--- PROMPT ---
Continue the article on the RuneQuest Monsters supplement, starting after its last sentence.

Segment Start: PAGE TEXT

RuneQuest Monsters
- Cover art by David Gallagher, 1987
- Designers: Steve Perrin; Greg Stafford; Steve Henderson; Lynn Willis; Charlie Krank; Ray Turney; Ken Rolston; Sandy Petersen;
- Publishers: Games Workshop
- Publication: 1987
- Genres: Fantasy
- Systems: Basic Role-Playing

= RuneQuest Monsters =

Role-playing game supplement

RuneQuest Monsters is a game supplement published by Games Workshop in 1987 for the fantasy role-playing game RuneQuest.

==Contents==
RuneQuest Monsters is a bestiary of 90 creatures and monsters for use with the third edition of RuneQuest published by Avalon Hill. Entries include mundane creatures (dog, deer), carnivores (tiger, bear), creatures of fantasy (griffin, harpy), dinosaurs, and literary creations (jabberwock). There are also a number of human non-player characters listed.

==Publication history==
Chaosium originally published Runequest in 1978, and quickly followed this with a second edition the following year. In an attempt to increase distribution and marketing of Runequest, Chaosium made a deal with Avalon Hill in 1984 to publish the third edition of RuneQuest.

Segment End: PAGE TEXT
Segment Start: RECORDS SHOWN

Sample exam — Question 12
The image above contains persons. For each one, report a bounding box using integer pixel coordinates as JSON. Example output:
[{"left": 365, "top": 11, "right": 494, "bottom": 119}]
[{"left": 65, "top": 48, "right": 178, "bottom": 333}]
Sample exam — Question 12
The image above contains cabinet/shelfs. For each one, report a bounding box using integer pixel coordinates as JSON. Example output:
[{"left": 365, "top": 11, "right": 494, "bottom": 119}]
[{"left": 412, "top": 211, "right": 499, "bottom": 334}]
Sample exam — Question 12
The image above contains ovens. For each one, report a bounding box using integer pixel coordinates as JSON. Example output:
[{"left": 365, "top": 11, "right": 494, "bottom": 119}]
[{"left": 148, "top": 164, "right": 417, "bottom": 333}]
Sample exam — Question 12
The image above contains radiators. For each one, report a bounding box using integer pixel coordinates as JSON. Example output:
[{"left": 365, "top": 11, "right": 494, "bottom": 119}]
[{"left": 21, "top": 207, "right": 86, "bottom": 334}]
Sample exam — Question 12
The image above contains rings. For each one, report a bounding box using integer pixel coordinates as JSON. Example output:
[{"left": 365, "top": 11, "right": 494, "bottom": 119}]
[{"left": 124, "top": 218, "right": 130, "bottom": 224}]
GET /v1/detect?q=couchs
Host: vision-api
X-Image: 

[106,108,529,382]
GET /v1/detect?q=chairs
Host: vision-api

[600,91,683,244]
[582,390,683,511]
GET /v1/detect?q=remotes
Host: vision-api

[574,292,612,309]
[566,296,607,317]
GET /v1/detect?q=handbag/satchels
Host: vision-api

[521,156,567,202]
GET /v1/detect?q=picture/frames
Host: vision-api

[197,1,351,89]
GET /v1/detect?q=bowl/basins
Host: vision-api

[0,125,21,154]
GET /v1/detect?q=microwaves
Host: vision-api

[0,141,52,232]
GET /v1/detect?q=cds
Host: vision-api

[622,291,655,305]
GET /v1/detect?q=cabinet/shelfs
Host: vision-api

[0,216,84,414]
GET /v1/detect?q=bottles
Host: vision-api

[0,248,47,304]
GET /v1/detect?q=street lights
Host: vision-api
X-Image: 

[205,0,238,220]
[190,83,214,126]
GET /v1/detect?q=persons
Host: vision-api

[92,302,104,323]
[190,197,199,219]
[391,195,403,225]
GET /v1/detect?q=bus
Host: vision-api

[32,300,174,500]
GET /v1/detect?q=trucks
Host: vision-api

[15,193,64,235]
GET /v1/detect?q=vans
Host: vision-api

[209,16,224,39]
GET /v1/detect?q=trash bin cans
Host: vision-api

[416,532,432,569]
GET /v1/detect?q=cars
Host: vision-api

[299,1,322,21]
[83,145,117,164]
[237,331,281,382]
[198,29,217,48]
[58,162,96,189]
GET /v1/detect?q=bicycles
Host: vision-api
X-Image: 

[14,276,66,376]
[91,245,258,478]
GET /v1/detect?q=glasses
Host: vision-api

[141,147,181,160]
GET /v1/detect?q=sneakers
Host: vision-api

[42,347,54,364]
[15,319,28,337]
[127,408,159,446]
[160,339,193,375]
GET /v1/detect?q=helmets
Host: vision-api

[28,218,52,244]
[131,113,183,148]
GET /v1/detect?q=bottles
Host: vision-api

Segment End: RECORDS SHOWN

--- RESULT OF THE TASK ---
During this period, Games Workshop made a number of licensed supplements, RuneQuest Monsters being one, a 112-page hardcover book written by Steve Perrin, Greg Stafford, Steve Henderson, Lynn Willis, Charlie Krank, Ray Turney, Ken Rolston, and Sandy Petersen, with a cover by David Gallagher, and published by Games Workshop in 1987.

==Reception==
Paul Cockburn reviewed RuneQuest Monsters for White Dwarf #93, and stated that "the book doubles up both as a useful long-term reference tool, and as an immediately useable game aid."

In Issue 5 of The Games Machine, John Woods reviewed three 3rd edition Runequest books — the RuneQuest rulebook, Advanced RuneQuest, and RuneQuest Monsters — and found Monsters to be "the poorest value of the three, with the text being thinned out by over-generous illustrations." Woods concluded with a recommendation to not buy this book, saying, "It is quite possible to get by without it, though - the selection of creatures in the [RuneQuest rulebook] is sufficient to get started and to give referees enough examples to invent their own monsters."